To maintain proliferative cell state, instead of using serum-free Neurobasal/B27 medium (Brewer et al., 1993), used to obtain almost pure neuronal cultures (see Figures 2, 3), we kept the cultures in FBS-based medium, for 1 week. At DIV7, RGC-like GFAP-positive cells were observed (Figures 7A–D), resembling RGCs because of their bipolar and elongated morphology, with processes that extended for several hundreds of micrometers. As in previously described neuronal cultures, GFAP and TUJ1 had exclusive staining. The presence of postmitotic TUJ1-positive neurons showed that effective neuronal differentiation occurred despite the presence of FBS in the culture medium (Figure 7B). Overall cell density increased with time (compare DIV7 cultures shown in Figure 3C with Figures 7A–D). We, therefore, assumed that new RGC and new neurons were generated in vitro, in addition to preexisting neurons (plated at “DIV0”).
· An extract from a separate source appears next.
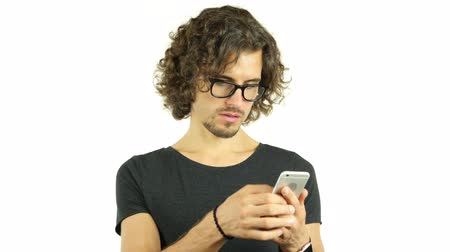 czytanie : Designer in Glasses Surfing, Browsing on Smartphone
Figure 7. P3 opossum-derived radial glial cells (RGCs) and neurospheres. (A) DIV7 primary cultures derived from P3 cortex stained for glial fibrillary acidic protein (GFAP, green), (B) TUJ1 (red), and (C) nuclear stain DAPI (blue). (D) Merged image. Scale bar, 100 μm. Neuronal cultures (E) 5 and (F) 30 days after replating, stained for TUJ1 (red) and DAPI (blue). (G) Same as (F) but for GFAP (green) and DAPI (blue). (H–M) Immunocytochemical characterization and development of neurospheres. (H–J) DIV7 neurospheres in proliferation-promoting medium, stained for PAX2 (magenta), DAPI (blue), and merge, respectively. Scale bar, 25 μm. (K) DIV7 neurospheres attached on poly-L-ornithine- and laminin-coated glass coverslips and cultured in the serum-free neuronal medium for additional 7 days extend long processes and express TUJ1 (red). (L) Nuclear stain (DAPI, blue) and (M) merge. Scale bar, 100 μm.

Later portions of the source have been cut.